Each line of the material must be reproduced exactly; pictures stay out.

########

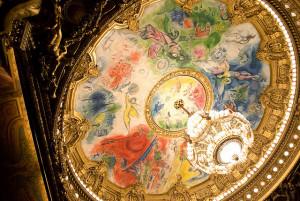 De operahemel van Marc Chagall in het Palais Garnier in Parijs, gelegen aan de Place de l'Opéra (foto: Jean-David en Anne-Laura / flickr.com / CC BY-SA 2.0).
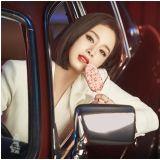 [有片]Queen is Back!金泰希全白西裝+正紅唇色展現女王氣勢的雪糕廣告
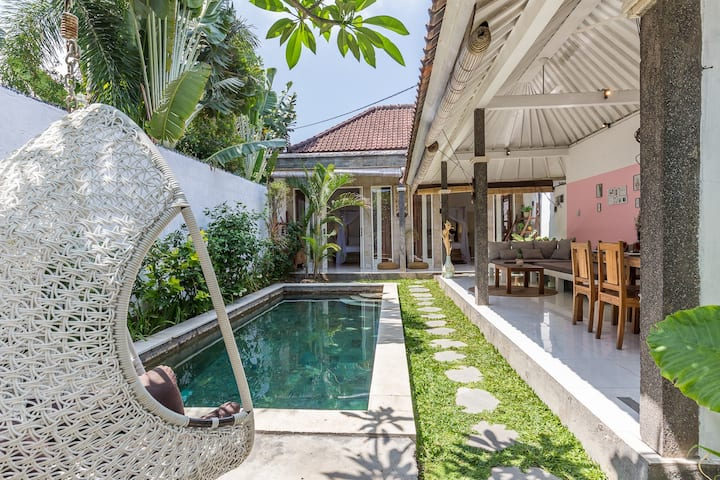 New Villa Nuage in the heart of Seminyak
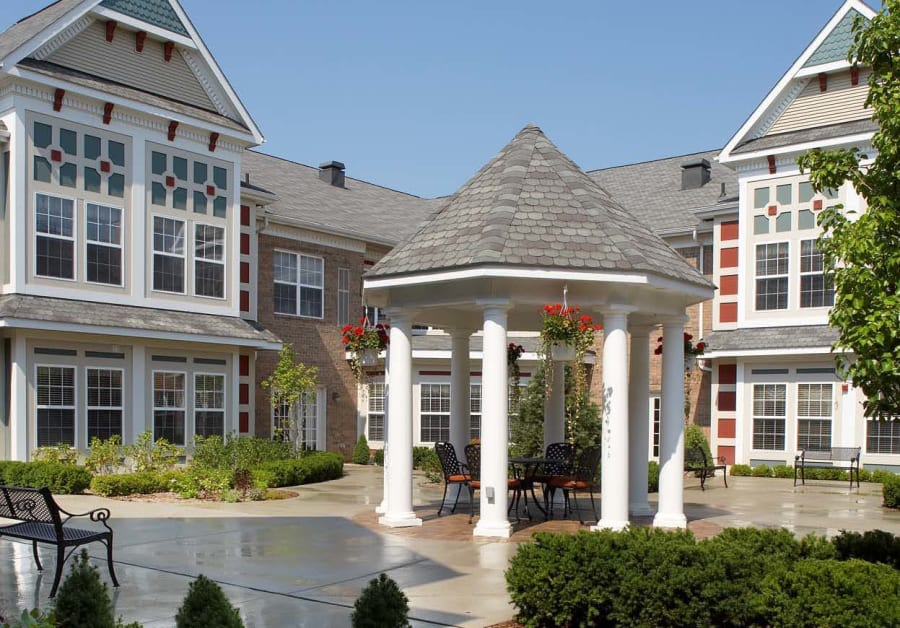 Courtyard garden at our independent living facility in Rochester Hills, MI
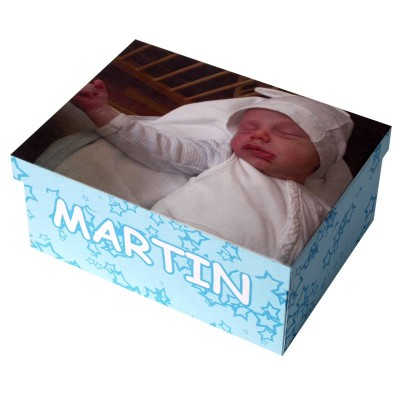 "Box with a blue star pattern, a sleeping baby and ""martin"" written on it"
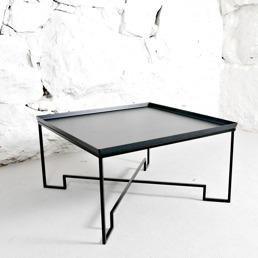 Kvadratiskt soffbord med svart metallskiva.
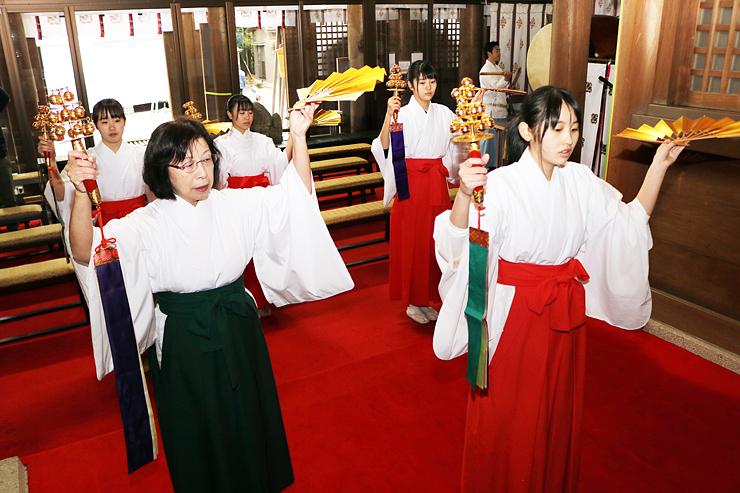 山本さん(手前左)の指導の下、稽古に励むみこ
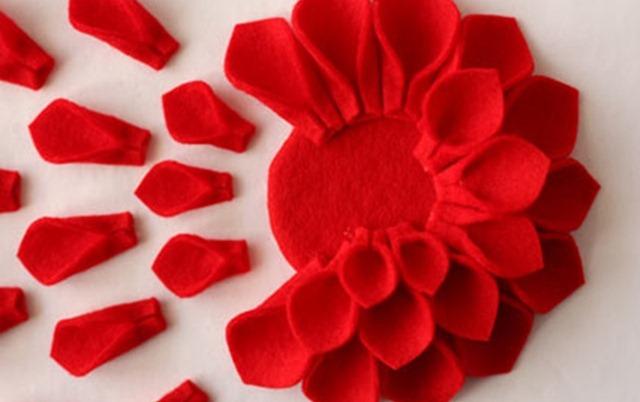 Колпачки на новый гКак сделать искусственный цветок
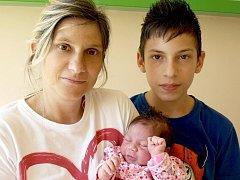 NATÁLIE ČONKOVÁ bude mít v rodném listě datum narození středu 4. května  v 11.50 hodin. Na svět přišla s váhou 3300 gramů a mírou 48 centimetrů. Doma v Chebu se z malé Natálky těší bráškové a sestřička, maminka Růžena a tatínek Jan. Na návštěvu za sestřič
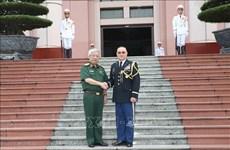 Le général Nguyen Chi Vinh reçoit l'attaché de défense des États-Unis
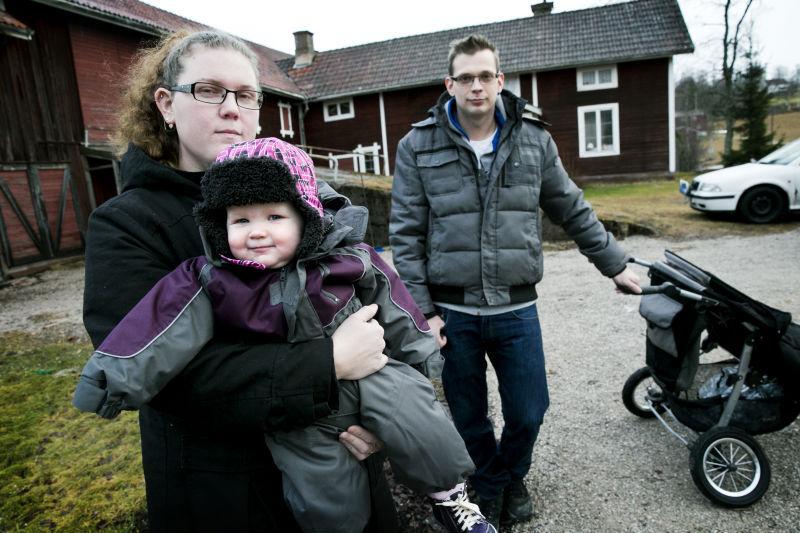 Man med barnvagn pakord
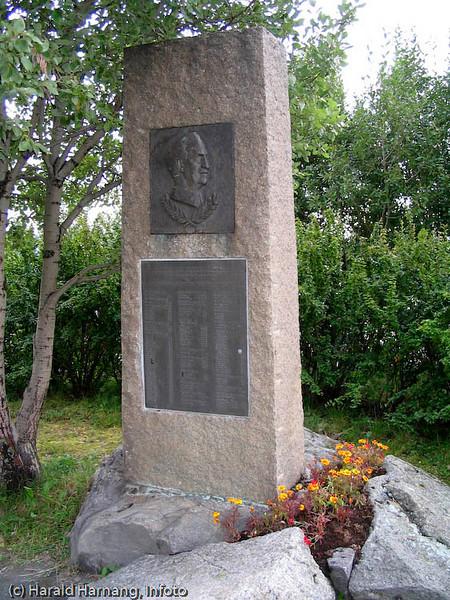 Norsk minnebauta (General Fleicher-statuen) etter kamphandlinger ved Ornes i Narvik våren 1940 ved alliert landgang. Sted: Veteranplassen nord for Narvik.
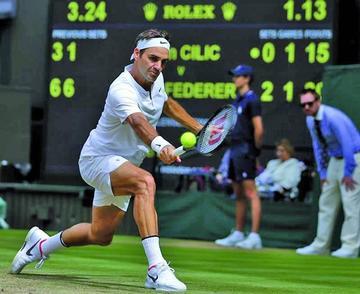 Federer reaparece en el podio mundial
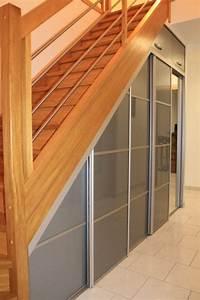 Placard Escalier : placard sous escalier pinteres ~ Carolinahurricanesstore.com Idées de Décoration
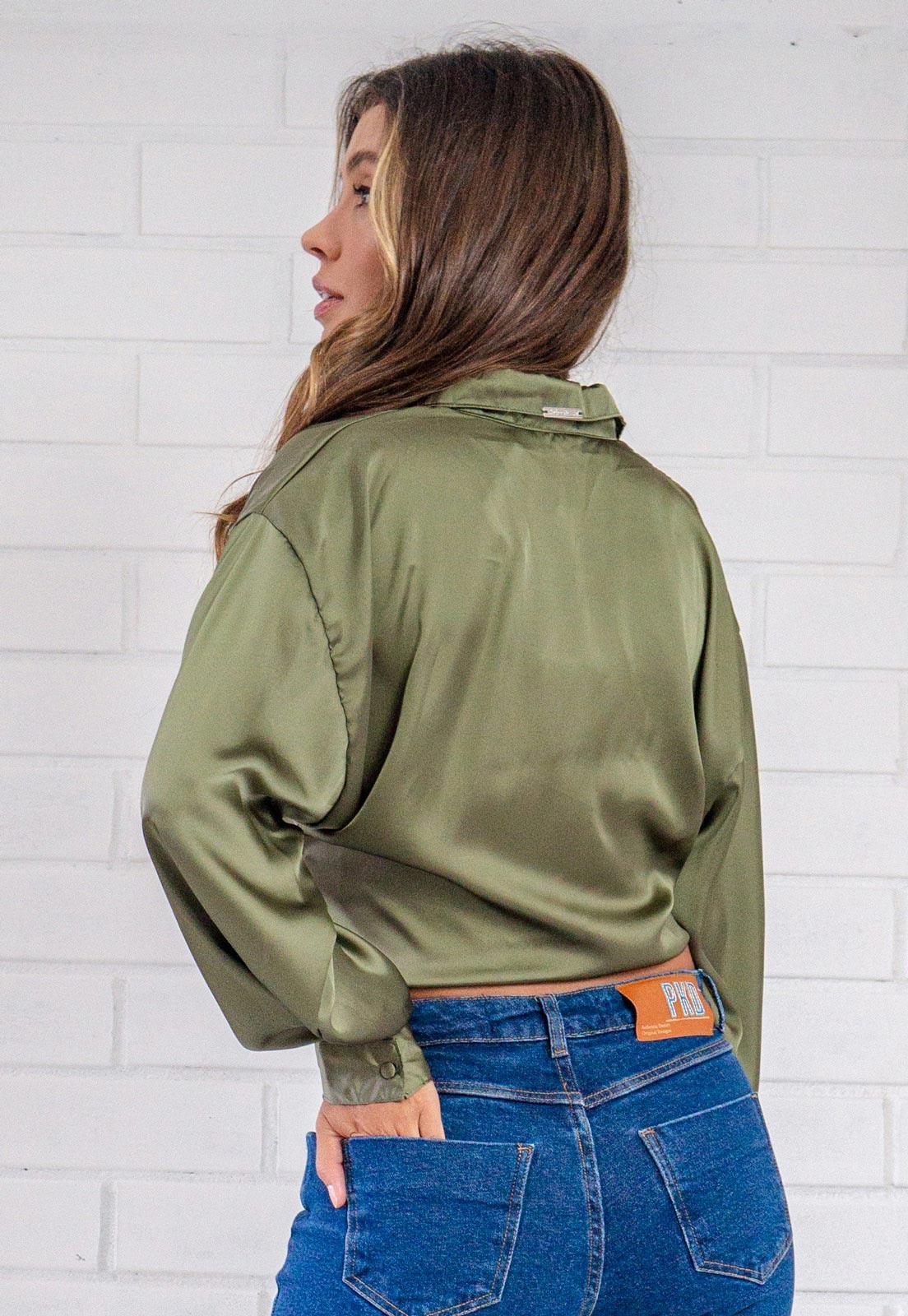 Camisa Glossy Cropped com Amarração Verde Militar Pkd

########

Task solution >>
 De operahemel van Marc Chagall in het Palais Garnier in Parijs, gelegen aan de Place de l'Opéra (foto: Jean-David en Anne-Laura / flickr.com / CC BY-SA 2.0).
 [有片]Queen is Back!金泰希全白西裝+正紅唇色展現女王氣勢的雪糕廣告
 New Villa Nuage in the heart of Seminyak
 Courtyard garden at our independent living facility in Rochester Hills, MI
 "Box with a blue star pattern, a sleeping baby and ""martin"" written on it"
 Kvadratiskt soffbord med svart metallskiva.
 山本さん(手前左)の指導の下、稽古に励むみこ
 Колпачки на новый гКак сделать искусственный цветок
 NATÁLIE ČONKOVÁ bude mít v rodném listě datum narození středu 4. května  v 11.50 hodin. Na svět přišla s váhou 3300 gramů a mírou 48 centimetrů. Doma v Chebu se z malé Natálky těší bráškové a sestřička, maminka Růžena a tatínek Jan. Na návštěvu za sestřič
 Le général Nguyen Chi Vinh reçoit l'attaché de défense des États-Unis
 Man med barnvagn pakord
 Norsk minnebauta (General Fleicher-statuen) etter kamphandlinger ved Ornes i Narvik våren 1940 ved alliert landgang. Sted: Veteranplassen nord for Narvik.
 Federer reaparece en el podio mundial
 Placard Escalier : placard sous escalier pinteres ~ Carolinahurricanesstore.com Idées de Décoration
 Camisa Glossy Cropped com Amarração Verde Militar Pkd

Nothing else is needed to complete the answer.